Shifting consumer tastes in wine can result in the economic obsolescence of winery property and assets, leading to a decline in property value (real and personal) that remains for many years. Fortunately, Section 51 of the California Revenue and Taxation Code allows the Assessor to temporarily reduce the assessed value (and property tax) when the current market value of the property falls below its assessed value.
We were able to reduce the property tax bill of a Monterey winery by 25%, saving it thousands of dollars per year in property tax. This winery was adversely affected by the change in consumer tastes away from bulk wines to specialty wines, leaving it with excess tank capacity (too large for specialty use), excess or unusable bottling lines and underutilization of barrel and production warehousing. By preparing a well-supported appeal based on economic obsolescence, we were able to substantially reduce the assessed value of the winery’s property for a number of years.

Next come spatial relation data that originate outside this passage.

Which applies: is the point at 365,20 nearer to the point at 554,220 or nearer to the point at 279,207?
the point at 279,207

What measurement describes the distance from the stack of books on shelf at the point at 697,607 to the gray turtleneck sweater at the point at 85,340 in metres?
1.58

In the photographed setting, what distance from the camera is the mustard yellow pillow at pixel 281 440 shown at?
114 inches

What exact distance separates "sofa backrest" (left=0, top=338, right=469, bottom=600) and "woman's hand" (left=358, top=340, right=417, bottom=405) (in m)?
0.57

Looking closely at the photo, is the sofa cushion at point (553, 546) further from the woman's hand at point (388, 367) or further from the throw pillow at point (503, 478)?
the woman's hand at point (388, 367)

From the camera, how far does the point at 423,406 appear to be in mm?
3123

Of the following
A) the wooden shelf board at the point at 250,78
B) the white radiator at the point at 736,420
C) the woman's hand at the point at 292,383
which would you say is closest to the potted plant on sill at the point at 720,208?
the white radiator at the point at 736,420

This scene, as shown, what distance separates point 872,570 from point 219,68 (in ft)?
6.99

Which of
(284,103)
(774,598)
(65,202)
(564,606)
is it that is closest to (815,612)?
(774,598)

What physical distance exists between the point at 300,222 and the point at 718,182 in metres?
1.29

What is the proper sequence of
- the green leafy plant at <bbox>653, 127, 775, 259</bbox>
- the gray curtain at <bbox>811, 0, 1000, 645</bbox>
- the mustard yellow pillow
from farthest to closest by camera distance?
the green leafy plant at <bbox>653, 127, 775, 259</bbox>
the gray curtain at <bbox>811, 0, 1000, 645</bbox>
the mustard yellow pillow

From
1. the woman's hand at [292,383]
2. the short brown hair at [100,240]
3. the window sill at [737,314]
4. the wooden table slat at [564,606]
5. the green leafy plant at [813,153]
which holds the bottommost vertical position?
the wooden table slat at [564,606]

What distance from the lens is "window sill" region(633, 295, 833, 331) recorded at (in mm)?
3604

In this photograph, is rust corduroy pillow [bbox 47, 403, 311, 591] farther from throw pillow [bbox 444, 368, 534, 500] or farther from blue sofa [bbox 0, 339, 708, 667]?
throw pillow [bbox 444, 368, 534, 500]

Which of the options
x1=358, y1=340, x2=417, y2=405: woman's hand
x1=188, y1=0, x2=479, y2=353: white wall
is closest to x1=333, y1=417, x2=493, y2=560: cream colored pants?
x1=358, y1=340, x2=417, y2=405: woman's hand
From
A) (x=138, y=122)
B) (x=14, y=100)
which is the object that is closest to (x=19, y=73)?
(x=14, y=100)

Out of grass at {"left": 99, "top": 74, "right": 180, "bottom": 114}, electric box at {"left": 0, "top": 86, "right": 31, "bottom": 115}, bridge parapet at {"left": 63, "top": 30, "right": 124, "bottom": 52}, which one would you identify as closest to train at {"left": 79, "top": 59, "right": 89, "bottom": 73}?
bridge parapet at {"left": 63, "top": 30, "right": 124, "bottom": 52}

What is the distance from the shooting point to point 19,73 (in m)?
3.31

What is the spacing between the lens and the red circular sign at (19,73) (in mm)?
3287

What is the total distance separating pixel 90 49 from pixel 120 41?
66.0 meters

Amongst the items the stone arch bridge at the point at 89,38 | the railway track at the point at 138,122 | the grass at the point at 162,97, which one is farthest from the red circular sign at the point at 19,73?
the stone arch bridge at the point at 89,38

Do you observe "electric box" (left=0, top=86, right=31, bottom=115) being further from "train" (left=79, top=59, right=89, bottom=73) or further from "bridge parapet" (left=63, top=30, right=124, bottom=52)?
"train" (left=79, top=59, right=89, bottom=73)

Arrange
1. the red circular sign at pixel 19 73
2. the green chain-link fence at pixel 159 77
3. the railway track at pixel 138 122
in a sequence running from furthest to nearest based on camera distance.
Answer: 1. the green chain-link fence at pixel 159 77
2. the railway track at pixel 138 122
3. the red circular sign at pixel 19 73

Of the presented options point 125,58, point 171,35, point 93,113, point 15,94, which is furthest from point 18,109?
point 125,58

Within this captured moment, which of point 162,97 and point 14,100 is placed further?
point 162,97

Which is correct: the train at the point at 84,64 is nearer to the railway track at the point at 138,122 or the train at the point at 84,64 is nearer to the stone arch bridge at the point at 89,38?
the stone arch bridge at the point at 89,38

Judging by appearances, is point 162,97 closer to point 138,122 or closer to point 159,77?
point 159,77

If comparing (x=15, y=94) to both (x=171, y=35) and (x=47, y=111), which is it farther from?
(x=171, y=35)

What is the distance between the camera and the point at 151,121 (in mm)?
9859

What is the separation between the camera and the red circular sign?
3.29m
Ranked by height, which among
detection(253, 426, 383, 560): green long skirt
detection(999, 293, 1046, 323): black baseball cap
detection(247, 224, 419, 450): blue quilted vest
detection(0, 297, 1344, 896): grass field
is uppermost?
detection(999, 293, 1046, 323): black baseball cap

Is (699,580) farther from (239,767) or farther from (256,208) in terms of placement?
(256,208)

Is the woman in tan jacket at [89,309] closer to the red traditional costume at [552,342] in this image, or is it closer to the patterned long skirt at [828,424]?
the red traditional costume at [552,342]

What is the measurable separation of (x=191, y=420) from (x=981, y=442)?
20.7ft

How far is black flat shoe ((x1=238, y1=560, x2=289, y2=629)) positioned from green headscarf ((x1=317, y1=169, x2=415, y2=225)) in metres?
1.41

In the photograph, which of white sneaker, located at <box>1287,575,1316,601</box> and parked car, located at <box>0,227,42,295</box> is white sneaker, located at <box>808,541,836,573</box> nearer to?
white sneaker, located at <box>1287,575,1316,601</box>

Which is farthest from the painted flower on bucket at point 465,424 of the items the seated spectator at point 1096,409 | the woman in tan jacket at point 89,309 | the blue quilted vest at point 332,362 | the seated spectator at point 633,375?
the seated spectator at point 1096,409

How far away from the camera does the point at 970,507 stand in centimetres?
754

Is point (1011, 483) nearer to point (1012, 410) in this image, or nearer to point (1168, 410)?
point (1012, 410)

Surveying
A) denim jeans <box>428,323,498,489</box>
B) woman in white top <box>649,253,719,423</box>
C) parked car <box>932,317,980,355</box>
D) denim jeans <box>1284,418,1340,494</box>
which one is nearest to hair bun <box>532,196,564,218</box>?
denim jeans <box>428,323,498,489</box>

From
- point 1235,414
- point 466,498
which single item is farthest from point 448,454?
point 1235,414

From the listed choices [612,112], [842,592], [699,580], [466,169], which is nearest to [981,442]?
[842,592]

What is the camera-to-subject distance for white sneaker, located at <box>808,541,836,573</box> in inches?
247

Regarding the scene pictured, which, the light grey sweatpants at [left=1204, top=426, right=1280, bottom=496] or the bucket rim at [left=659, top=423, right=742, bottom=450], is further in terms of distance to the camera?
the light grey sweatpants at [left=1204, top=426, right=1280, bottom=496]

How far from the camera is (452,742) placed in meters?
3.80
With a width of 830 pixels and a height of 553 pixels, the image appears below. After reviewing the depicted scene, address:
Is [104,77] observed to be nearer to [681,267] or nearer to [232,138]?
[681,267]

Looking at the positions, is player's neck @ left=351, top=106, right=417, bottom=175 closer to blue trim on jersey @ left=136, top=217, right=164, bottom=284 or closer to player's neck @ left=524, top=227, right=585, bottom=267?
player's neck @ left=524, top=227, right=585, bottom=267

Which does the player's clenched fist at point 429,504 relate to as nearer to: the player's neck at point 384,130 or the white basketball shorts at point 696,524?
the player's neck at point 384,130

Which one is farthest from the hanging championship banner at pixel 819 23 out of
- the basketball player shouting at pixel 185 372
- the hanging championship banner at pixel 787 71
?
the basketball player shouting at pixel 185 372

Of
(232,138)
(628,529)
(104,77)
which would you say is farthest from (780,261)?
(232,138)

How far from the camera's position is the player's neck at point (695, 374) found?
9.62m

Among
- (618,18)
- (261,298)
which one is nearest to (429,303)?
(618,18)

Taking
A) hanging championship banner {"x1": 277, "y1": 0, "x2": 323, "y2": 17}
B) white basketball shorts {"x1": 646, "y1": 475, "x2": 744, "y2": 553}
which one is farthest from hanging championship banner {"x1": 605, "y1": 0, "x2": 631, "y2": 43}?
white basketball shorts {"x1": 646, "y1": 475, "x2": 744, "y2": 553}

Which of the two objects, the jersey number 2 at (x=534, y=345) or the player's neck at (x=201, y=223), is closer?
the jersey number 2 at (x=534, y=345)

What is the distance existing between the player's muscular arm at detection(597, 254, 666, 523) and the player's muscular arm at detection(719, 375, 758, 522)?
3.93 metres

RT&C Sec. 51 allows for a temporary reduction in the assessed value of real and personal property caused by external, non-controllable economic factors. Losses in value attributable to economic obsolescence are usually beyond the power of any single property owner to influence and cannot be cured by making changes to the real and personal property affected. If the taxpayer can provide sufficient evidence to prove that the assessed value is greater than the current market value as of the January 1 lien date, we can request the Assessor to grant allowances for economic obsolescence when preparing and filing annual property tax returns.
It requires a well-crafted strategy to gain this relief. In order to win approval of a reduction in assessed values and taxes for any given year, we will need to provide the Assessor with a comparative analysis by year and by business unit, as well as well-documented support for the underlying economic or business conditions that led to the decline, for use in our negotiations with the Assessor. A successful negotiation will result in a temporary reduction in value, which is reviewed annually by the Assessor to determine if a reduction is still warranted; however, in most situations the adverse conditions tend to last for multiple years.
In my experience, the adjustment process often requires substantial effort to provide the needed support and can take quite some time to complete the negotiation (reducing taxes is not a priority for Assessors!) but the effort is justified by significant tax savings from the reduction in assessed value, and that relief can be extended for many years. Economic obsolescence relief is potentially available to any type of business. We have reduced property taxes for a number of manufacturing and extraction businesses by 25% to 50%, saving each tens of thousands of dollars per year in property taxes.